## Consigne
Prolongez le texte sur les phases successives de la revue à partir de sa dernière phrase.

## Texte du document
+ + + + + + +

17Les difficultés financières et politiques rencontrées par Chateaubriand expliquent la courte durée de la revue15. En juillet 1938, la publication fut relancée avec à sa tête l’historien Otávio Tarquínio de Souza. On note un effort pour maintenir certaines caractéristiques de la première phase. La couverture devint de nouveau pratiquement identique à celle des premières années, portant la mention fondée en 1916. La diversité des sujets, la préoccupation des problèmes nationaux, envisagés sous un angle large, devinrent de nouveau la topique et certaines rubriques de la première phase ressurgirent même, comme nous aurons l’occasion de le souligner. Bien que le journal soit englobé dans un contexte historique et dans un climat culturel assez varié dans la période 1916-1925, on ne peut nier certains points de contact avec les années initiales.
18Entre juin 1938 et septembre 1942, la publication sortit mensuellement, sans aucune interruption, totalisant 51 numéros. À partir de là, face à la crise du papier qui s’aggravait en raison de la guerre européenne, la périodicité devint trimestrielle, cinq autres numéros ayant été publiés, totalisant donc 56 exemplaires. En 1944, sous la direction de Frederico Chateaubriand et en la présence de Millôr Fernandes au secrétariat, la revue se relança pour une brève période. Assez modifiée tant sur son format, à présent similaire à la revue américaine Selections, que dans son contenu, léger et plein d’humour, elle n’obtint pas le succès escompté, trois numéros seulement ayant été publiés16.

+ + + + + + +

(Enregistrements du jeu de données)
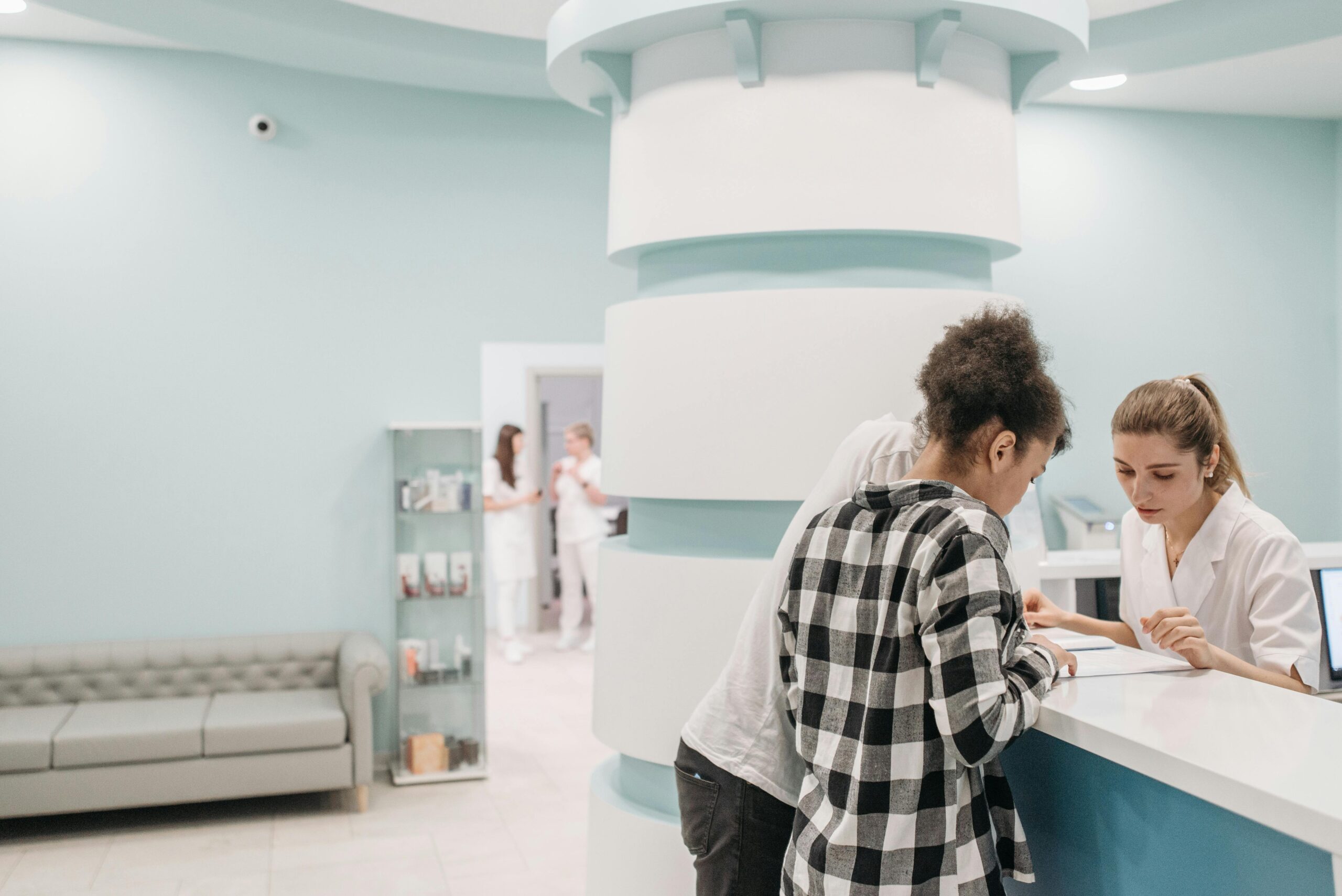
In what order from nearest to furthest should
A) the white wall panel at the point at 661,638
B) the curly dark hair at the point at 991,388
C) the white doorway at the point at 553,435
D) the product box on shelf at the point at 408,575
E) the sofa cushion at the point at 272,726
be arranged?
the curly dark hair at the point at 991,388 < the white wall panel at the point at 661,638 < the sofa cushion at the point at 272,726 < the product box on shelf at the point at 408,575 < the white doorway at the point at 553,435

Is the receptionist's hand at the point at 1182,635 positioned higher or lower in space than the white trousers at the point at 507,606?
higher

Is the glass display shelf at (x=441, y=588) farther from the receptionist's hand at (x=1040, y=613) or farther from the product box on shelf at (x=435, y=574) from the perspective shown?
the receptionist's hand at (x=1040, y=613)

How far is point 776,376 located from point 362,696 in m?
3.18

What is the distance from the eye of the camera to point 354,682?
205 inches

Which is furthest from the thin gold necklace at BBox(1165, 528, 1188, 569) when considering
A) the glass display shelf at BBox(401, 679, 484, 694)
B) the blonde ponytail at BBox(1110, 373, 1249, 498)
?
the glass display shelf at BBox(401, 679, 484, 694)

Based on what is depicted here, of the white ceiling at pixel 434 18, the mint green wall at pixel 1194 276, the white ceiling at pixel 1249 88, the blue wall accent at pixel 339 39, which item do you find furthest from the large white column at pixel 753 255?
the mint green wall at pixel 1194 276

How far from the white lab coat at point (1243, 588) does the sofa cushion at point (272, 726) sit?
3849 millimetres

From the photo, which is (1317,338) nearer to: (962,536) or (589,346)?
(589,346)

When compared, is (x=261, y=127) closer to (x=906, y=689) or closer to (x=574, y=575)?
(x=574, y=575)

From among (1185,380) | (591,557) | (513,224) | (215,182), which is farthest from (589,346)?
(1185,380)

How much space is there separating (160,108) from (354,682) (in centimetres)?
307

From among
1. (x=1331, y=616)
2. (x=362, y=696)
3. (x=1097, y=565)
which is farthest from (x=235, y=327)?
(x=1331, y=616)

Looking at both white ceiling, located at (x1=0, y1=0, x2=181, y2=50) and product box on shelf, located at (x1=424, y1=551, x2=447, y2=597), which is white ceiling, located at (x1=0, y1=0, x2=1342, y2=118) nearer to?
white ceiling, located at (x1=0, y1=0, x2=181, y2=50)

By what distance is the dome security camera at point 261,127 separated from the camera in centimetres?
568
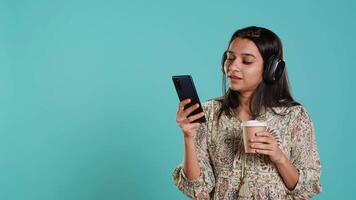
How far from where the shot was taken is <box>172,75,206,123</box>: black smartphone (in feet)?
4.09

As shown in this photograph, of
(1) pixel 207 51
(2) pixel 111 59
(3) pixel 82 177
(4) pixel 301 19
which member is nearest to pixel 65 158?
(3) pixel 82 177

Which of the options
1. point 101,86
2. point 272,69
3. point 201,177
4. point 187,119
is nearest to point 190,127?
point 187,119

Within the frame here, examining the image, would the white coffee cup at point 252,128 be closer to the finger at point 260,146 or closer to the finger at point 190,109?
the finger at point 260,146

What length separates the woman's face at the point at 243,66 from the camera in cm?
132

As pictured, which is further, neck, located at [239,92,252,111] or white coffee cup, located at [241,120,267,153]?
neck, located at [239,92,252,111]

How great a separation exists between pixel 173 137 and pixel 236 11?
62 cm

+ + + + + + +

## Corrigé
19Après quatre décennies, la publication ressurgit entre 1984 et 1990, initialement sous la responsabilité du secrétariat de Science et Culture de l’État de Rio de Janeiro, avec la participation de la Mairie, par le biais de l’Institut Municipal d’Art et de Culture (Rioarte) ; Darcy Ribeiro, alors vice-gouverneur de Rio de Janeiro et ancien admirateur de la revue17, était le responsable de la présentation des trois premiers numéros18.
20Des changements significatifs se produisirent dans le cinquième numéro, édité en 1986. La revue assuma un caractère monographique, étant totalement consacrée à la littérature des années 1980. La présentation était signée de Heloísa Buarque de Holanda. La publication ressurgit entre 1988 et 1990, sous la coordination de Francisco de Assis Barbosa et la responsabilité exclusive de Rioarte, six numéros supplémentaires, tous thématiques, ayant été édités19. Il convient de noter qu’en dépit des variations de périodicité, les 12 exemplaires qui furent publiés entre 1986 et 1990 composent une unique phase malgré des différences significatives dans la conception des numéros.
21Bien que beaucoup reconnaissent l’importance de la Revista do Brasil, celle-ci n’a pas retenu l’attention des historiens. Cela ne manque pas d’être surprenant surtout si l’on considère à quel point la presse était devenue l’une des sources les plus mobilisatrices pour les spécialistes de ce domaine du savoir. Il est notoire que l’historiographie a eu tendance à privilégier les revues de variétés au détriment des journaux littéraires et culturels. Ces dernières ont été étudiées, presque exclusivement, par des chercheurs en littérature.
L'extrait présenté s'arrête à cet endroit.